Traditional Maltese crafts make up a huge part of this tiny island’s rich history, traditions and culture. Most date back several centuries, and although some are unfortunately a dying art, there are many people and artisans who are keeping the tradition alive and a lot make awesome souvenir gifts.
Here are six Maltese crafts you need to know about.
1. Lace-making aka bizzilla
Bizzilla is one of the oldest traditional craft and is often linked with nobility. Maltese lace is very sought after, can often be sold at auctions or is sometimes worn by people high in society such as the clergy.
It is often made with Spanish silk but the inclusion of the Maltese cross into the lace pattern helps make this craft local AF.
Still one of the most beloved and popular traditional crafts on the island, lace-making is very big in certain areas like the sister island of Gozo.
The art of Filigree consists of weaving together fine threads of gold or silver to create ornate motifs or intricate jewellery.
Although you can buy ready-made filigree all over the island, watching it being made is satisfying AF!

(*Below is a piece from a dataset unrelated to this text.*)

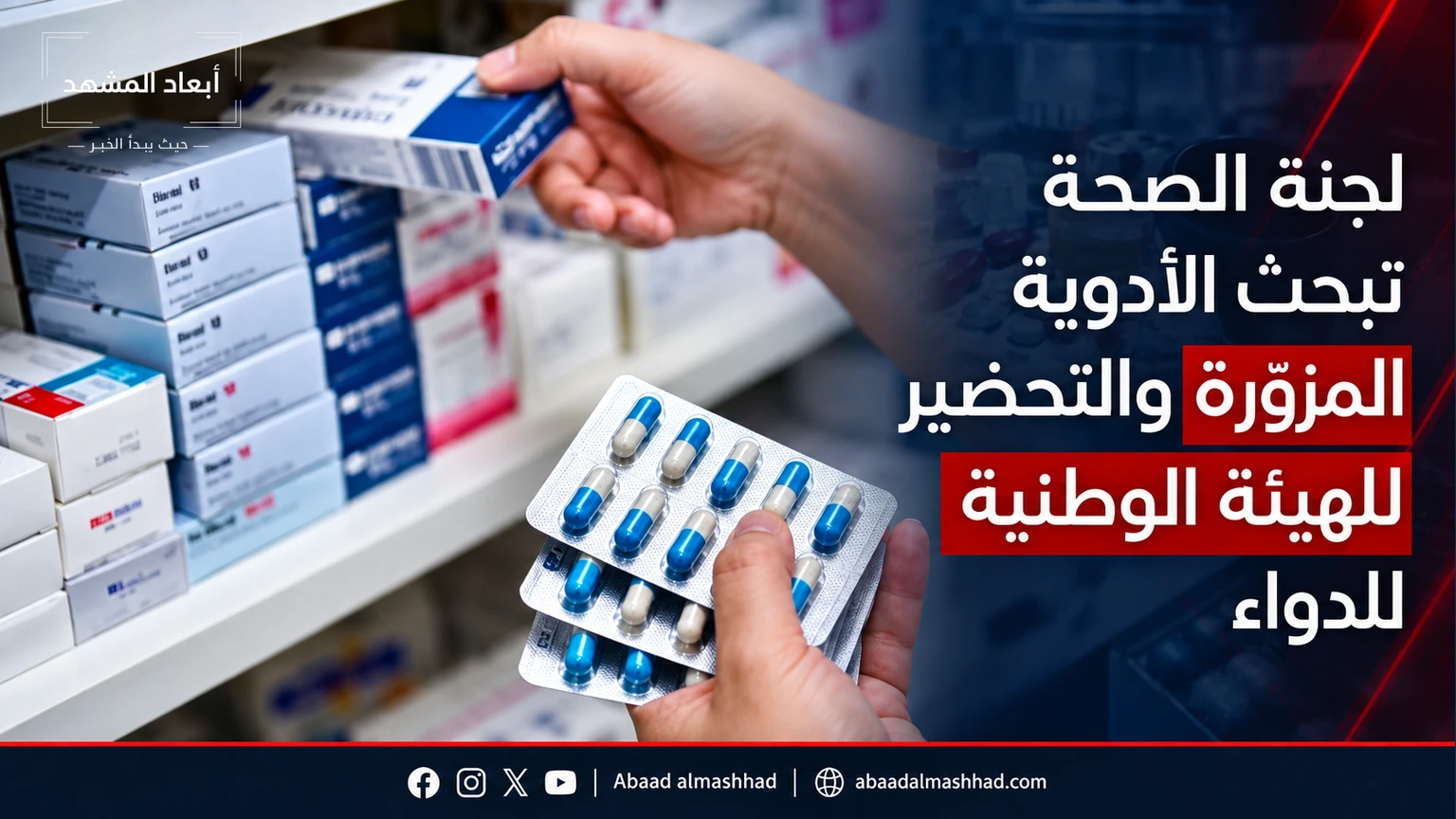 لجنة الصحة تبحث الأدوية المزوّرة والتحضير للهيئة الوطنية للدواء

Weaving is one of the oldest Maltese crafts dating back to the prehistoric times. It involves interlacing threads to create fabric used for clothing, rugs and other products.
It is a lost art in modern times, but there are a handful of locals who are keeping the tradition alive by hosting workshops and demonstrations.
The Maltese clock consists of a wooden case (relating to that other wood-making craft that is arkett) and comes in many different sizes. It was mostly found in the homes of the super rich centuries ago.
These clocks are usually heavily decorated with gild or hand-painted flower patterns. Nowadays, real Maltese clocks are a collector’s item but replicas can be found around the island.
5. Glass blowing
One of the Maltese crafts that hasn’t really died down is mouth-blown and hand finished glassware, usually bursting with colour and still adorning home interiors all over the islands.
Many tourists love to not only watch glass-blowing, but also participate as a way of getting immersed in Malta’s culture. The process begins involves melted coloured beads which are blown into a shape.
The objects you can make are endless such as drinking glasses, vases, bowls, candle holders and more. Interested? You must check out the Mdina Glass Blowing Factory.
6. Crib building
Although cribs (known as presepji in Maltese) may only appear during the Christmas period, crib making is a highly popular craft and people start prepping from the summer period. A grotto or a large traditional crib are usually the ones that are made.
Cribs are a strong part of Maltese tradition and you’ll see many plotted across the island during the festive season, shown off with great pride at exhibitions or competitions.